En respuesta, muchos países encuentran en el cierre de sus fronteras a ciudadanos africanos una posible solución y/o prevención, mientras que la OMS, enfrentando un dilema ético ha autorizado el uso de al menos 4 tratamientos experimentales no probados, buscando una hasta ahora, nula solución.
Es en este tan sombrío panorama, donde destacan y brillan aún más las personas quienes deciden dar su vida en aras de cuidar otras; sabiendo que las probabilidades de contagio y muerte son altas. Regalan su vida por otros, y con su muerte, paradójicamente proclaman la razón de su vida.

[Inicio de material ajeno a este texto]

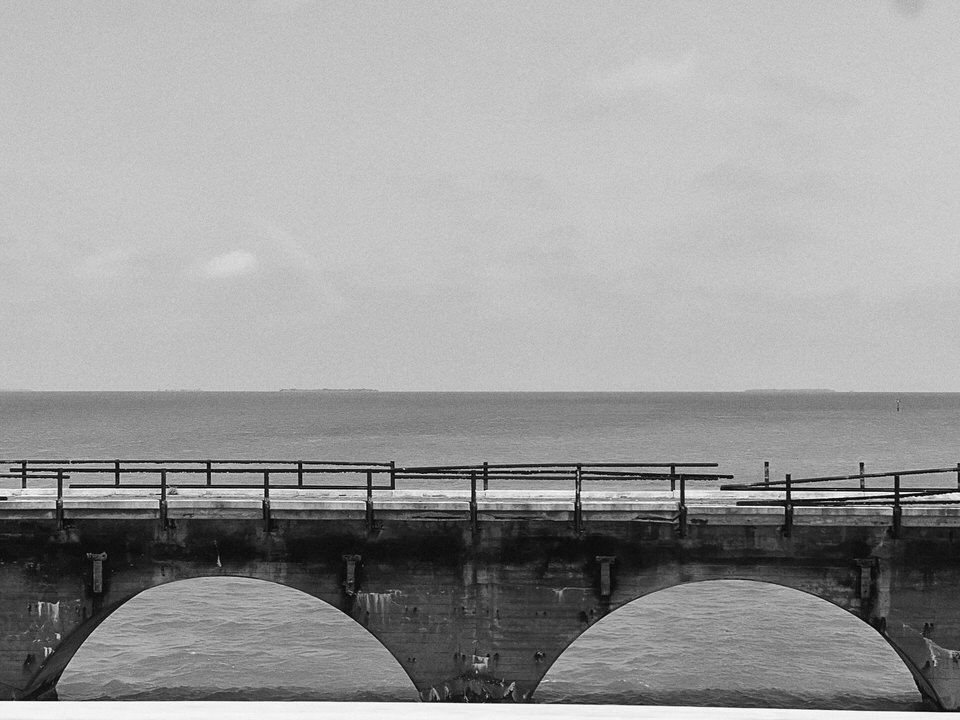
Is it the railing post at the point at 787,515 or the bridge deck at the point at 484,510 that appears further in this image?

Mueren para avivar la esperanza depositada en el ser humano, de poder salvar al más necesitado, sin ninguna gratificación, herencia, o pago, y en muchos casos en la ingratitud de la vida que ni siquiera logra recordar el nombre de muchos valientes a su muerte.
Y mientras África se desangra con su tragedia de muerte, al otro lado del mundo, un connotado y querido actor de quien apostábamos lo tenía todo, decidió matarse.
Magnífico histrión, parecía feliz, nos hacía reír, dueño de una hermosa familia y de una cantidad casi infinita de bienes. Irreverente en el cine y en la vida, aún de sus adicciones bromeaba: “Dios inventó la cocaína para hacernos saber que tenemos dinero de más”.
Extraña comparación y/o forzado paralelismo entre un misionero muerto y un actor hollywoodense. Cada quien decidió en vida su muerte. Ambos contando historias, la historia de un continente olvidado donde no sólo los locales mueren; la historia de quien muerto encarna una última actuación suplicando volteemos a ver a los enfermos de depresión y a los adictos.
Ojalá que las historias narradas con su muerte, nos motiven a cuidar la vida, a no juzgar, a vivir y actuar con la verdad como credo, a no olvidar, y poder así, leernos en el sueño de un mundo mejor, como misioneros que curan dolencias del cuerpo, como actores que curan y alegran el alma.